Amazon Web Services, Inc. has announced that Amazon Redshift, a fully managed, petabyte-scale data warehouse service in the cloud, is now broadly available for use. With a few clicks in the AWS Management Console, customers can launch an Amazon Redshift cluster, starting with a few hundred gigabytes and scaling to a petabyte or more, for under $1,000 per terabyte per year. Since Amazon Redshift was announced at the AWS re: Invent conference in November 2012, customers using the service during the limited preview have ranged from startups to global enterprises, with datasets from terabytes to petabytes, across industries including social, gaming, mobile, advertising, manufacturing, health care, e-commerce, and financial services. To get started with Amazon Redshift, visit http://aws.amazon.com/redshift.

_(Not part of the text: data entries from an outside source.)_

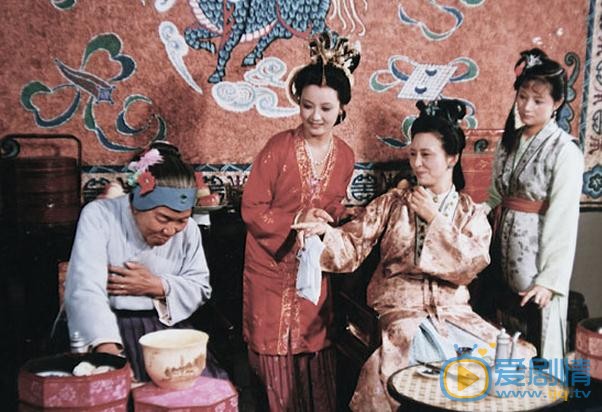 邓婕《红楼梦》剧照 邓婕高清写真_邓婕高清剧照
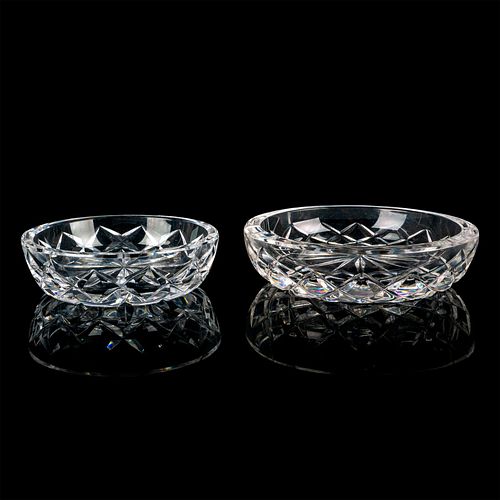 2PC WATERFORD CRYSTAL PIN DISHESIncludes 38da77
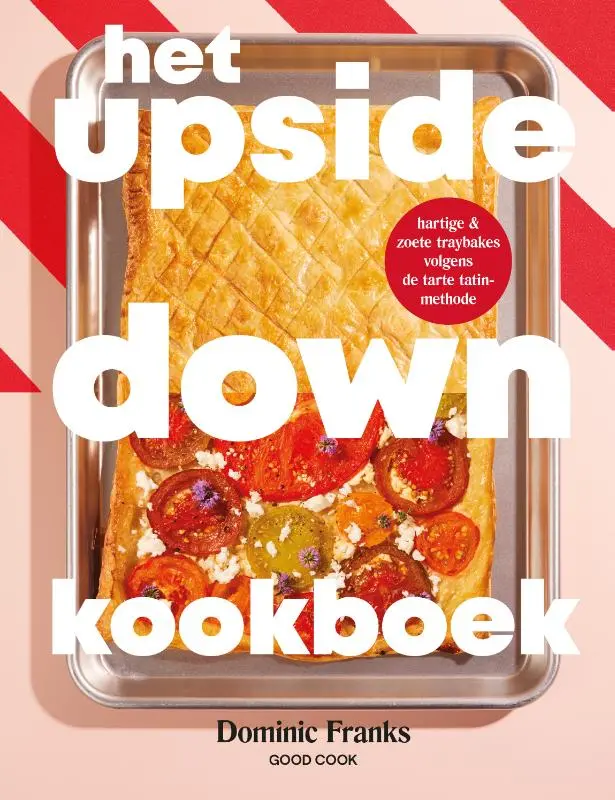 Cover van Het Upside Down-kookboek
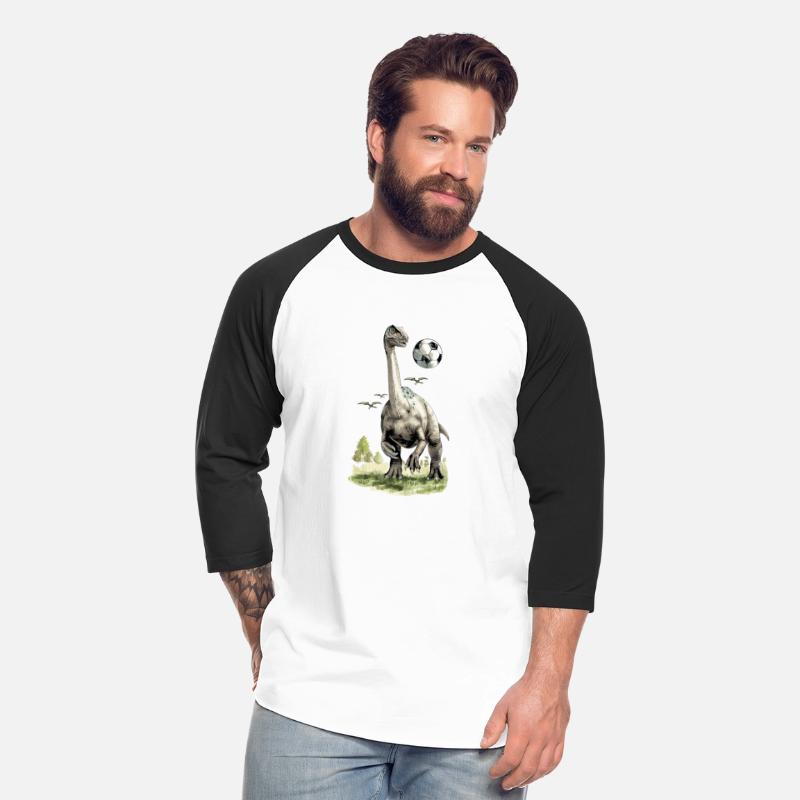Brontosaur Soccer Ball Player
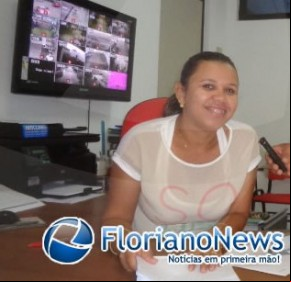 Klévia de Sousa(Imagem:FlorianoNews)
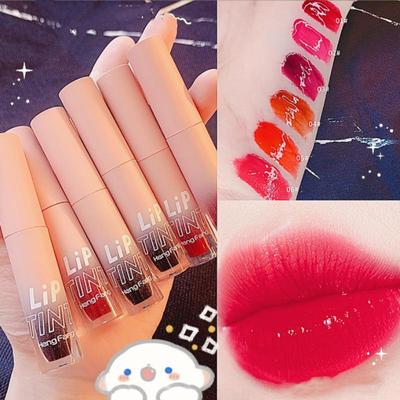 Rossetto a specchio Trucco labbra Tazza antiaderente Rossetto Lucidalabbra Idratante duraturo Rossetto cosmetico Lucidalabbra Smalto labbra opaco Impermeabile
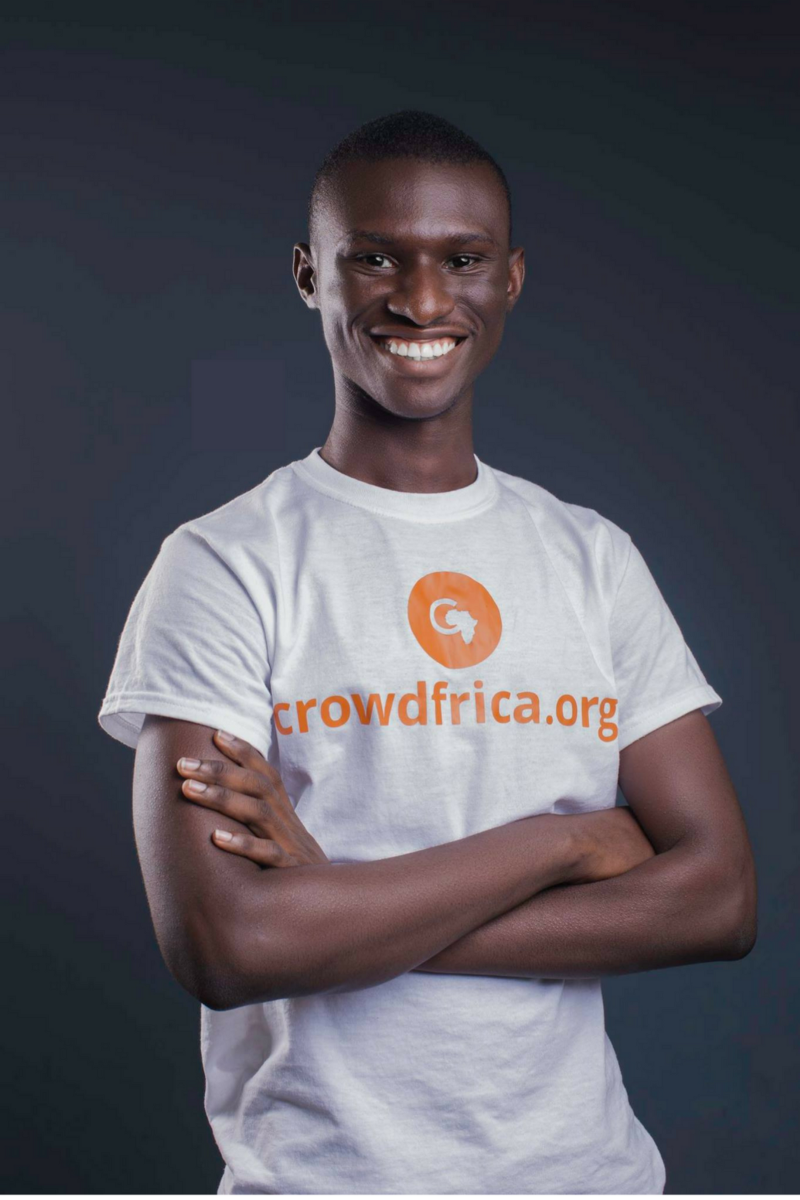 Randy Caiquo of Crowdfrica.org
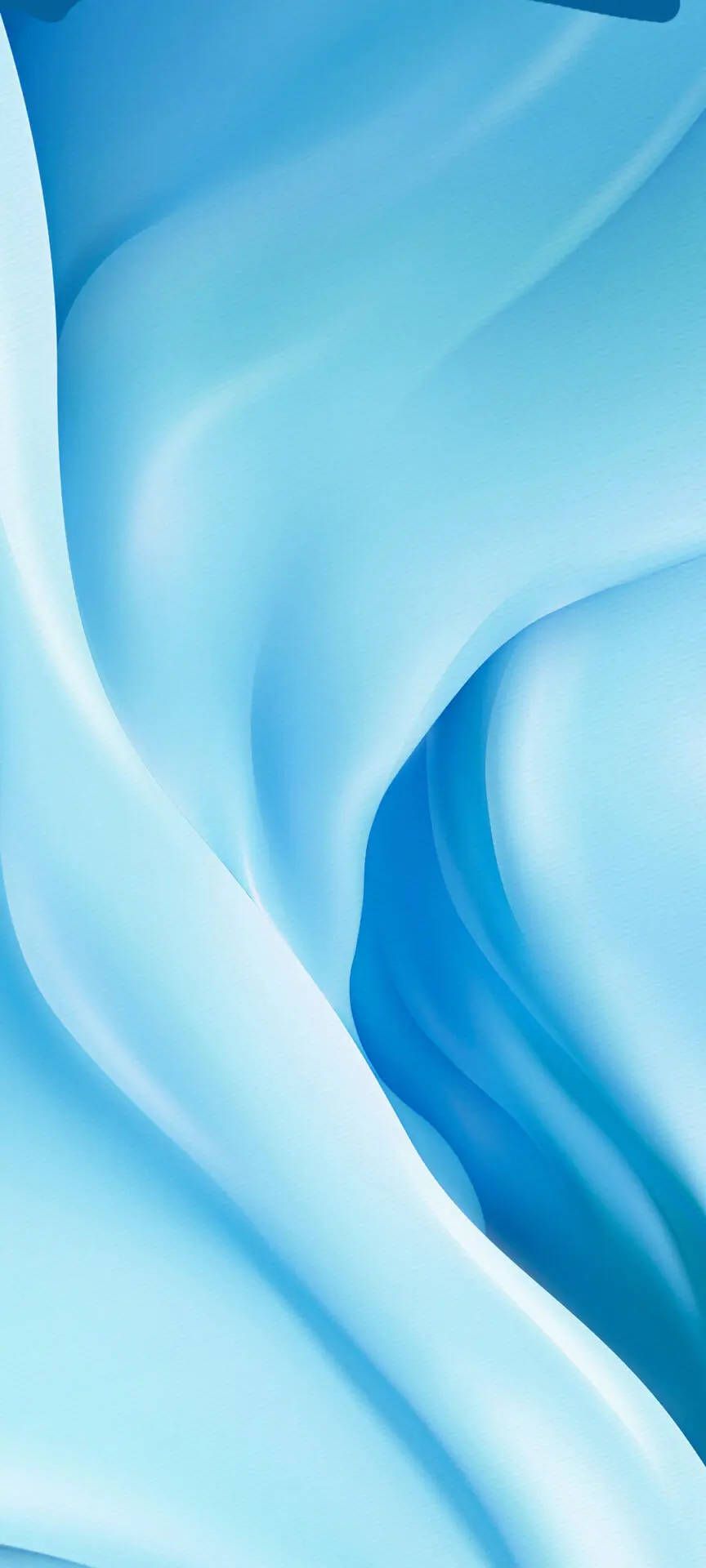 864x1920 Download Light Blue Mi 11 Stock Wallpaper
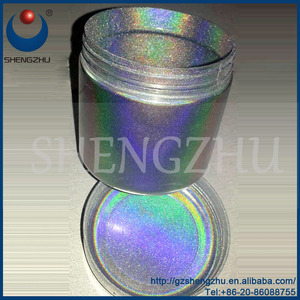 Poudre laser <span class=keywords><strong>holographique</strong></span> haute luminosité Sheng Zhu Supershift pour vernis à ongles, résine, aquarelles - Product Image 6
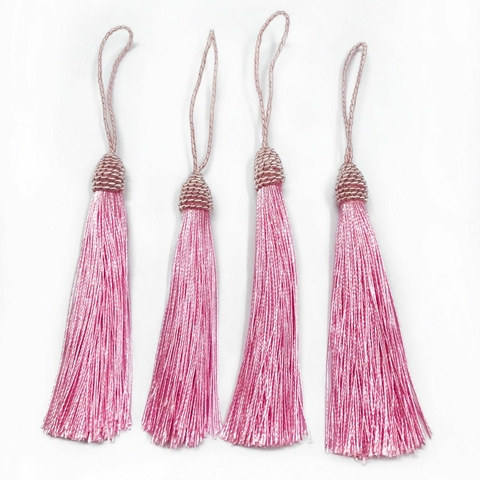 COD 9056 - Tassel de Luxo 9,0cm Baby Rose - Unidade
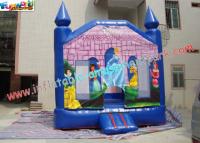 China Princesa Commercial Bouncy Castles en venta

Traditional data warehouses require significant time and resource to administer. In addition, the financial cost associated with building, maintaining, and growing self-managed, on-premise data warehouses is very high. Amazon Redshift not only significantly lowers the cost of a data warehouse, but also makes it easy to analyze large amounts of data very quickly. With Amazon Redshift, customers can dramatically increase query performance when analyzing virtually any size data set, using the same SQL-based business intelligence tools they use today. Amazon Redshift uses a number of techniques, including columnar data storage, advanced compression, and high performance IO and network, to achieve significantly higher performance than traditional databases for data warehousing and analytics workloads. Amazon Redshift is fully managed, automating all the common tasks associated with provisioning, configuring, monitoring, backing up, scaling, and securing a data warehouse. Amazon Redshift is currently available in the US East (N. Virginia) Region and will be rolled out to other AWS Regions in the coming months.

“When we set out to build Amazon Redshift, we wanted to leverage the massive scale of AWS to deliver ten times the performance at 1/10 the cost of on-premise data warehouses in use today,” said Raju Gulabani, vice president of database services, Amazon Web Services. “With order of magnitude improvements in price/performance, Amazon Redshift makes big data analytics accessible to more people, allowing large organizations to analyze more of their data and smaller ones to afford fast, scalable data warehousing technology. We are delighted by the excitement from our preview customers as they’ve experienced the performance improvement and lower costs that Amazon Redshift delivers.”